*** SUPPLIED MATERIAL

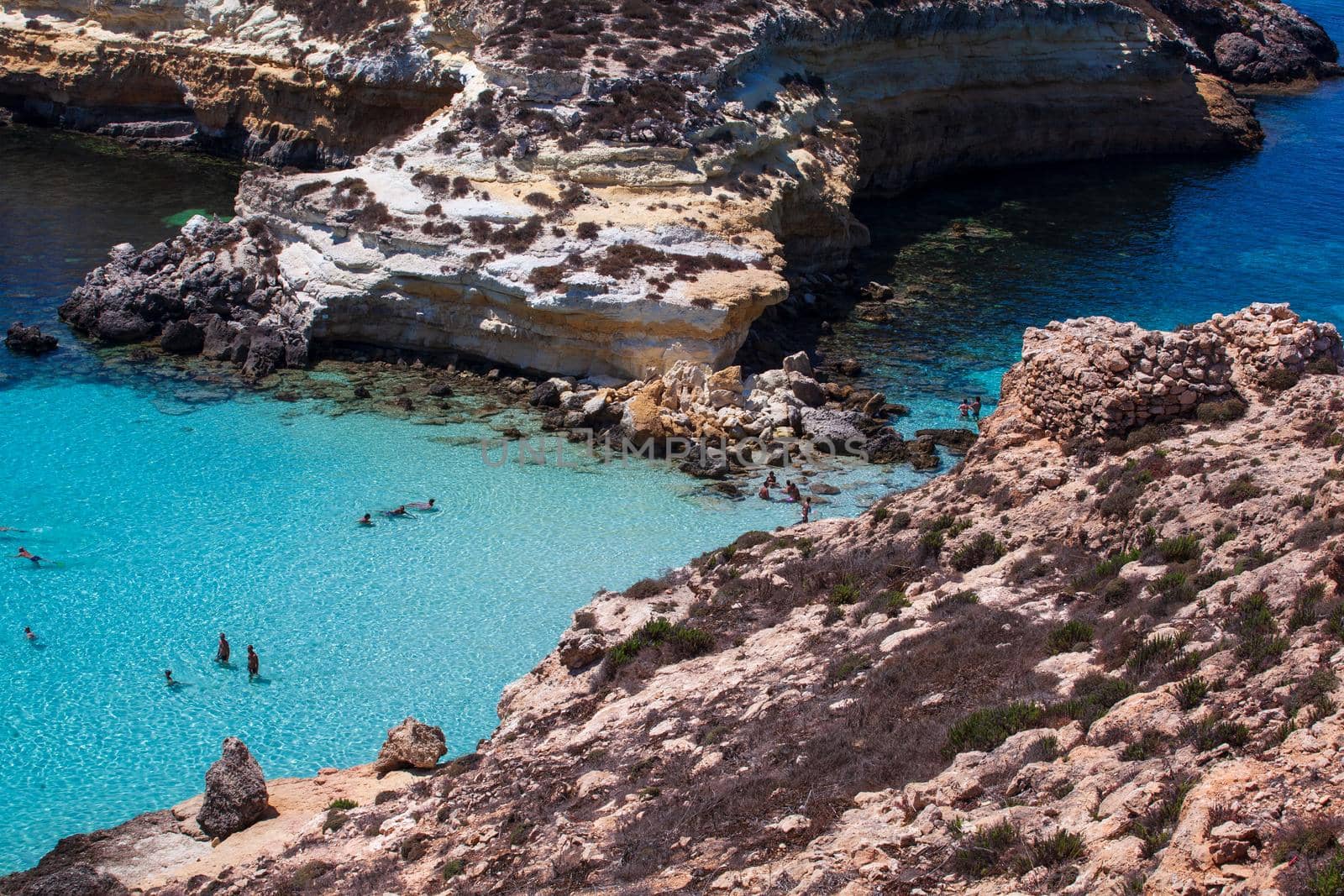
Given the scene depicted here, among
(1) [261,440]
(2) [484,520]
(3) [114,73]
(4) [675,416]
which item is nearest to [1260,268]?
(4) [675,416]

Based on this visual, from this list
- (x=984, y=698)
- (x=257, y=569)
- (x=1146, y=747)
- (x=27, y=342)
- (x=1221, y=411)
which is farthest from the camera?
(x=27, y=342)

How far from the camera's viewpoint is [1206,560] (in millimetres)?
18359

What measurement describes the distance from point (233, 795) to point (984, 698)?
42.2 ft

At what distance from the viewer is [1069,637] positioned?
17562 mm

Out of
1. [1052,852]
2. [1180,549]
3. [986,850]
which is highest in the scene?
[1180,549]

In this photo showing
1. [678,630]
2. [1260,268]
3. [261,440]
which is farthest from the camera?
[1260,268]

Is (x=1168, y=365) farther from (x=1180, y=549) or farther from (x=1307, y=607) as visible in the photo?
(x=1307, y=607)

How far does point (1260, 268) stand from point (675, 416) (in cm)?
3265

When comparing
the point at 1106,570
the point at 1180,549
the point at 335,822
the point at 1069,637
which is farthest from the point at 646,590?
the point at 1180,549

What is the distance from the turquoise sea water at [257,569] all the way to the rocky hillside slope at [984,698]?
12.9 ft

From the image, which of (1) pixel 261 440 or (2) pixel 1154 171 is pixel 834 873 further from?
(2) pixel 1154 171

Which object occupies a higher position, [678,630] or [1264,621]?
[1264,621]

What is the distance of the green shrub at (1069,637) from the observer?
17.4 meters

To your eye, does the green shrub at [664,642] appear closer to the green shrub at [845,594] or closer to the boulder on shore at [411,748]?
the green shrub at [845,594]
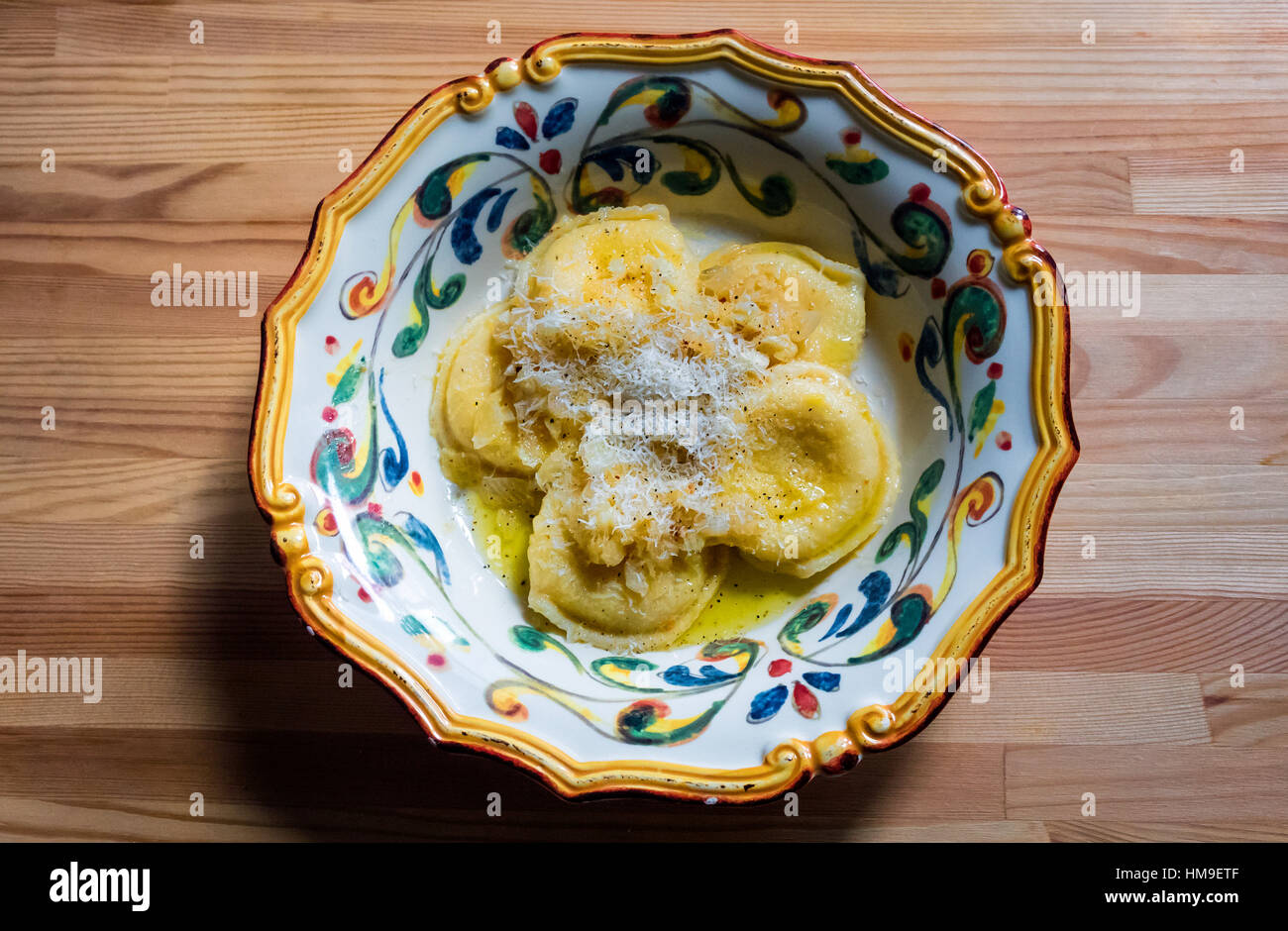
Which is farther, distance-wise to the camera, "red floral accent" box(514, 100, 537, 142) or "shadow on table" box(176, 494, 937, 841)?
"shadow on table" box(176, 494, 937, 841)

******

EXERCISE TASK:
Copy all of the material above exactly, leaving out the pictures.

SOLVED PROBLEM:
Given the scene depicted here, among
(1) [261,440]
(2) [484,520]
(3) [114,73]
(4) [675,416]
which item is nearest to [1260,268]?
(4) [675,416]

Based on this visual, from this list
- (x=984, y=698)
- (x=257, y=569)
- (x=1146, y=747)
- (x=27, y=342)
- (x=1221, y=411)
which is farthest from the camera?
(x=27, y=342)

How far from the camera's viewpoint is [1206,560] (in millimetres)?
18359

What measurement describes the distance from point (233, 795) to point (984, 698)?
42.2 ft

At what distance from the viewer is [1069,637] positioned?
17562 mm

Out of
1. [1052,852]
2. [1180,549]
3. [986,850]
which is highest in the scene?
[1180,549]

In this photo showing
1. [678,630]
2. [1260,268]
3. [261,440]
which is farthest from the camera?
[1260,268]

Is (x=1168, y=365) farther from (x=1180, y=549) or farther from (x=1307, y=607) as visible in the photo?
(x=1307, y=607)

How far does point (1260, 268) stand from point (675, 416) (in cm)?
3265

When comparing
the point at 1106,570
the point at 1180,549
the point at 335,822
the point at 1069,637
which is farthest from the point at 646,590?
the point at 1180,549

What is the distance from the turquoise sea water at [257,569] all the way to the rocky hillside slope at [984,698]?
12.9 ft

From the image, which of (1) pixel 261 440 or (2) pixel 1154 171 is pixel 834 873 further from?
(2) pixel 1154 171

Which object occupies a higher position, [678,630] or [1264,621]?
[1264,621]

What is the distance of the green shrub at (1069,637) from the observer?
17.4 meters

To your eye, does the green shrub at [664,642] appear closer to the green shrub at [845,594] or closer to the boulder on shore at [411,748]?
the green shrub at [845,594]
Which is farther, distance-wise to the camera, "red floral accent" box(514, 100, 537, 142) or "shadow on table" box(176, 494, 937, 841)?
"shadow on table" box(176, 494, 937, 841)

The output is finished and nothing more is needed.